Izan ya muhtaramin, il-muslamin b'yoklo fi 'l-leil, il-yahud fi 'n-nahar, u'intu in-nasara, kaman fi 'n-nahar u'kaman fi 'l-leil.

*

The Christians laughed, pleased to belong to a religion so cunning as to dispense with the restrictions of both Judaism and Islam. Shy but beaming, they introduced themselves. Some wore clerical collars. There were women, too, laughing and vivacious in the middle of the night.

“But how did you know I was coming?” the Orientalist asked in bewilderment. “I myself had no idea that I was crossing the Green Line with Rashid until the last minute!”

Yet Rashid, it turned out, had telephoned the Abuna from Samaher's home in Mansura to inform him that his gifts would include a Jew, a professor from Haifa who was a specialist on Algeria. Had the sable-skinned Arab so easily manipulated him? Rivlin wondered with a slight feeling of alarm, taking his place between Socrates and Plato—who, happy to be called by their sobriquets, asked what he was looking for in the North African folktales he had found in old publications.

“For warning signs of the insane brutality that later broke out in Algeria,” he answered with a smile, breaking off and putting in his mouth such a small crust of warm pita bread that one might have thought he was commencing another fast. The Abuna, not yet settled into his seat, put this answer into lengthy Arabic while offering Rivlin an unfamiliar purple sauce full of little leaves in which to dip the next piece of his bread.

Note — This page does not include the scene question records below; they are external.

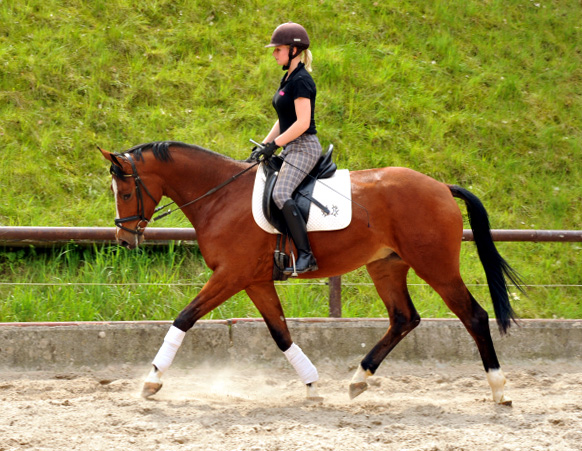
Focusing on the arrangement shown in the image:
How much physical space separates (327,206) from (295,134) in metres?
0.62

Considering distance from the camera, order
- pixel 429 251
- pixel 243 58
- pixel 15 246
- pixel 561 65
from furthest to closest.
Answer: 1. pixel 561 65
2. pixel 243 58
3. pixel 15 246
4. pixel 429 251

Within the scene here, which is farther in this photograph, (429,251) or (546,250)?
(546,250)

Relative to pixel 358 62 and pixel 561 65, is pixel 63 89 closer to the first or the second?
pixel 358 62

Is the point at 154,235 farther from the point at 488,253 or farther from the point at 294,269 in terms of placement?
the point at 488,253

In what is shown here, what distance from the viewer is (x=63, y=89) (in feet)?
31.6

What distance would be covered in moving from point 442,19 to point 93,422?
33.1ft

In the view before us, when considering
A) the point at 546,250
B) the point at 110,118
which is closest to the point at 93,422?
the point at 110,118

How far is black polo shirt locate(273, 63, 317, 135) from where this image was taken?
5.10m

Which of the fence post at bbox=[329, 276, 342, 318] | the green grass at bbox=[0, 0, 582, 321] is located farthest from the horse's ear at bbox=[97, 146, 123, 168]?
the fence post at bbox=[329, 276, 342, 318]

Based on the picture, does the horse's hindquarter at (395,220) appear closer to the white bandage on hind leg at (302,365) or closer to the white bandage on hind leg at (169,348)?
the white bandage on hind leg at (302,365)

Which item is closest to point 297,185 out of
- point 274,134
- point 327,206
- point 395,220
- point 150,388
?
point 327,206

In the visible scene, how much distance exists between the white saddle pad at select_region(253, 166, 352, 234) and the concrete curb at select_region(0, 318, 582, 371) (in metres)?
1.40

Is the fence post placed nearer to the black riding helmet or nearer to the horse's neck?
the horse's neck

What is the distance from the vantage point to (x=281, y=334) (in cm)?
532
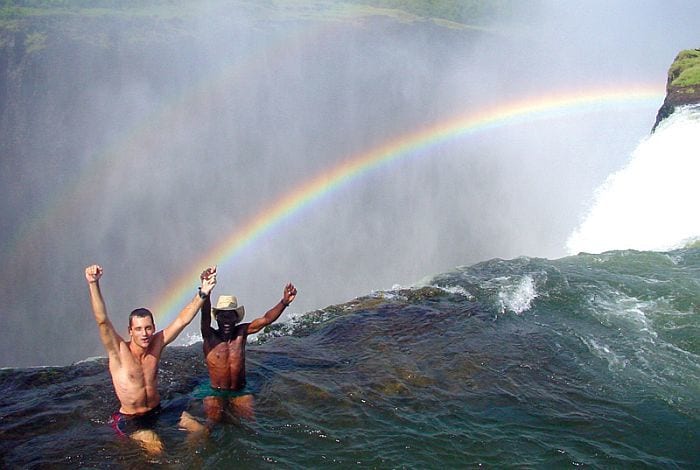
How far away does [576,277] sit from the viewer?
10.5 metres

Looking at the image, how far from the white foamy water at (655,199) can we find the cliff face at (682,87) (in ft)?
3.24

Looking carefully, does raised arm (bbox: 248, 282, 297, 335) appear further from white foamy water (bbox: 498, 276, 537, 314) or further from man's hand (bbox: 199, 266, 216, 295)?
white foamy water (bbox: 498, 276, 537, 314)

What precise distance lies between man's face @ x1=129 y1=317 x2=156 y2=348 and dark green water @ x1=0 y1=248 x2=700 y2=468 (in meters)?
1.03

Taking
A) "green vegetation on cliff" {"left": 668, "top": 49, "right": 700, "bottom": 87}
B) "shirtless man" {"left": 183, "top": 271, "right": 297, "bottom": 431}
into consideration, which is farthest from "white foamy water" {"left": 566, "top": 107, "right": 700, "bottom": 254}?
"shirtless man" {"left": 183, "top": 271, "right": 297, "bottom": 431}

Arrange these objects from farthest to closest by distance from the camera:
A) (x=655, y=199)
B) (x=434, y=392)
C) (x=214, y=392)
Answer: (x=655, y=199), (x=434, y=392), (x=214, y=392)

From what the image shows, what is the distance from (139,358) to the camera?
4.79 m

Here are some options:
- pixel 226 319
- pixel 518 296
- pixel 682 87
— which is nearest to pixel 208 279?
pixel 226 319

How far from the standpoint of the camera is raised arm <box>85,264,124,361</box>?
4234mm

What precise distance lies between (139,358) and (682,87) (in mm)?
22773

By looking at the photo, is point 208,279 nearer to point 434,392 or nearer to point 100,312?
point 100,312

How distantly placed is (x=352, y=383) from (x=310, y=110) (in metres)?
34.9

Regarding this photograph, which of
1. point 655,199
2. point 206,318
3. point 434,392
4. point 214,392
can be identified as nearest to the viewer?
point 206,318

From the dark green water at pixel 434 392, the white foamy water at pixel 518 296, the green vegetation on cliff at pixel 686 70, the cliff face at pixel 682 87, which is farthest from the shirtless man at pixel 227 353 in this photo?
the green vegetation on cliff at pixel 686 70

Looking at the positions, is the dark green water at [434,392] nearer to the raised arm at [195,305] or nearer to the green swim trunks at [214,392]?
the green swim trunks at [214,392]
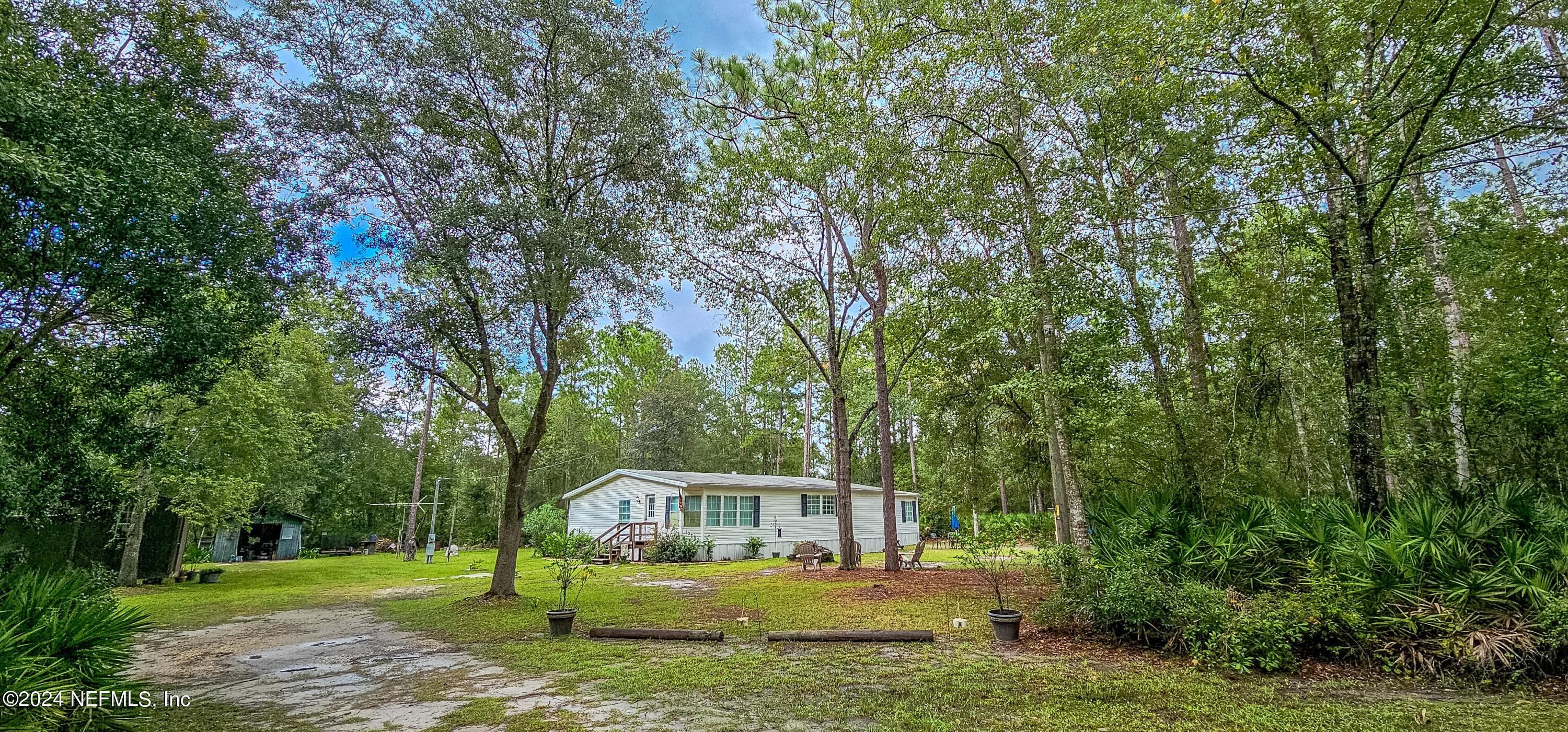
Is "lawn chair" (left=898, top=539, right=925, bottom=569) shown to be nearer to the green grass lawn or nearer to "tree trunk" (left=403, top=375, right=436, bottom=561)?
the green grass lawn

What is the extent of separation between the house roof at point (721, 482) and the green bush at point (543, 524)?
313cm

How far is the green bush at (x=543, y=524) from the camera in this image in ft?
85.0

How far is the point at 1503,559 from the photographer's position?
4848mm

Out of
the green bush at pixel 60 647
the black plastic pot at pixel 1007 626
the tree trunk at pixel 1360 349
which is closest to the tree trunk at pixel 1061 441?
the black plastic pot at pixel 1007 626

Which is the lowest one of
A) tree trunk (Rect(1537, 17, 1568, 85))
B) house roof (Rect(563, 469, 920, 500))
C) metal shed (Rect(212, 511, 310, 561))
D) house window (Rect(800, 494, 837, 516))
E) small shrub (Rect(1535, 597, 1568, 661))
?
metal shed (Rect(212, 511, 310, 561))

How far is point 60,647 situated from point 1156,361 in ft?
38.8

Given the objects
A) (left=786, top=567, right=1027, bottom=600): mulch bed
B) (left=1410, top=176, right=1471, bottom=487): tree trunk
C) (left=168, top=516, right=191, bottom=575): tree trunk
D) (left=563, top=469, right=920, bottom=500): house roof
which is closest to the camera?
(left=1410, top=176, right=1471, bottom=487): tree trunk

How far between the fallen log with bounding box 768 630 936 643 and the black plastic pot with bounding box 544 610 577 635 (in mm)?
2446

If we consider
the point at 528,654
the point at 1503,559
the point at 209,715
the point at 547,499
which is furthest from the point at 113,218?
the point at 547,499

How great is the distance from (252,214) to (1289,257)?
45.7 ft

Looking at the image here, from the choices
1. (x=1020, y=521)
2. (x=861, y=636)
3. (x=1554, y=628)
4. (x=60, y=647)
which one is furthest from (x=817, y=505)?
(x=60, y=647)

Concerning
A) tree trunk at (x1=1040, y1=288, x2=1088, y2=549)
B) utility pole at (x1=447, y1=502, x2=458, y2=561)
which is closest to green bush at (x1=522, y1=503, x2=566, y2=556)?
utility pole at (x1=447, y1=502, x2=458, y2=561)

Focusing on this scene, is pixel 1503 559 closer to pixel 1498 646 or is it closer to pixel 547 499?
pixel 1498 646

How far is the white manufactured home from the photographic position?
19.6 meters
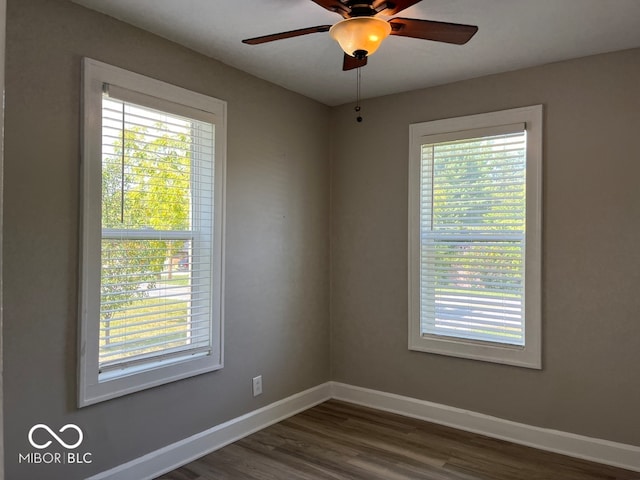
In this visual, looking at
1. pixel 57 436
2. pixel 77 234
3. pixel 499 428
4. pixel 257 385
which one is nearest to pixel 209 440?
pixel 257 385

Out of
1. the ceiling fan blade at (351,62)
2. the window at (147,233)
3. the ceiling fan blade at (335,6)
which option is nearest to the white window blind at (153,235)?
the window at (147,233)

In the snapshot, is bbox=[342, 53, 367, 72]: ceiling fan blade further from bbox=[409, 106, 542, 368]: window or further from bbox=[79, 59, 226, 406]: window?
bbox=[409, 106, 542, 368]: window

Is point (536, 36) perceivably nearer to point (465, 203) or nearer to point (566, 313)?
point (465, 203)

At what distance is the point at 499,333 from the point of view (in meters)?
3.16

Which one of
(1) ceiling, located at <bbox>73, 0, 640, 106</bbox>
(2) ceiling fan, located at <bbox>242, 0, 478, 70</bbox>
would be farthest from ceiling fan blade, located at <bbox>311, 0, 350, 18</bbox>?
(1) ceiling, located at <bbox>73, 0, 640, 106</bbox>

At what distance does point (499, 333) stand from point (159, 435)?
87.4 inches

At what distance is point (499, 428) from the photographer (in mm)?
3156

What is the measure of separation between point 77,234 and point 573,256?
2825mm

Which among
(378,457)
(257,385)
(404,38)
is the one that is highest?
(404,38)

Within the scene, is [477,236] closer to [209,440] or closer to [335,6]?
[335,6]

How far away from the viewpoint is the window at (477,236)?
3047mm

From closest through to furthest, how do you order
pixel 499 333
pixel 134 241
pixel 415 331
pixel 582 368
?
pixel 134 241 < pixel 582 368 < pixel 499 333 < pixel 415 331

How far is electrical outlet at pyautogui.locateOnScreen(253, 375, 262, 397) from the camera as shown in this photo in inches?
129

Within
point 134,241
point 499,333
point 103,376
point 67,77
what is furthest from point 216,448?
point 67,77
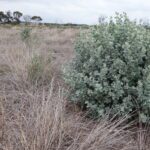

“But what good will finding such signs do, Professor?” The Hebrew question, asked with a sigh, came from a teacher wearing a large golden cross over the cleft above her heart.

“None at all, Madam,” the Orientalist answered, his smile sadder this time. “
U'lakin min wazifti inno ma asa'id, bas a'raf
.”
†

“Know thyself . . .” Socrates confirmed in English.


Lakin leysh?

*
The Abuna put a positive face on it. “
Yimkin nit'alem 'an il-zawahir hadi, ya'ani min halno'a, hon fi Filastin. . . . unu'iti tahdir lalra'is.

†


Le'min?
” There was laughter. “
‘Njanet
?
Ahsan shi ma-nihkish ishi, la tahdir u'la il-Jaza'ir, hata ma-yurkubhinish afkar min il-Shaitan, la-samahallah.”
‡

But the academic brain, its gray curls now tilted at a downward angle, had no interest in the future, only in the past.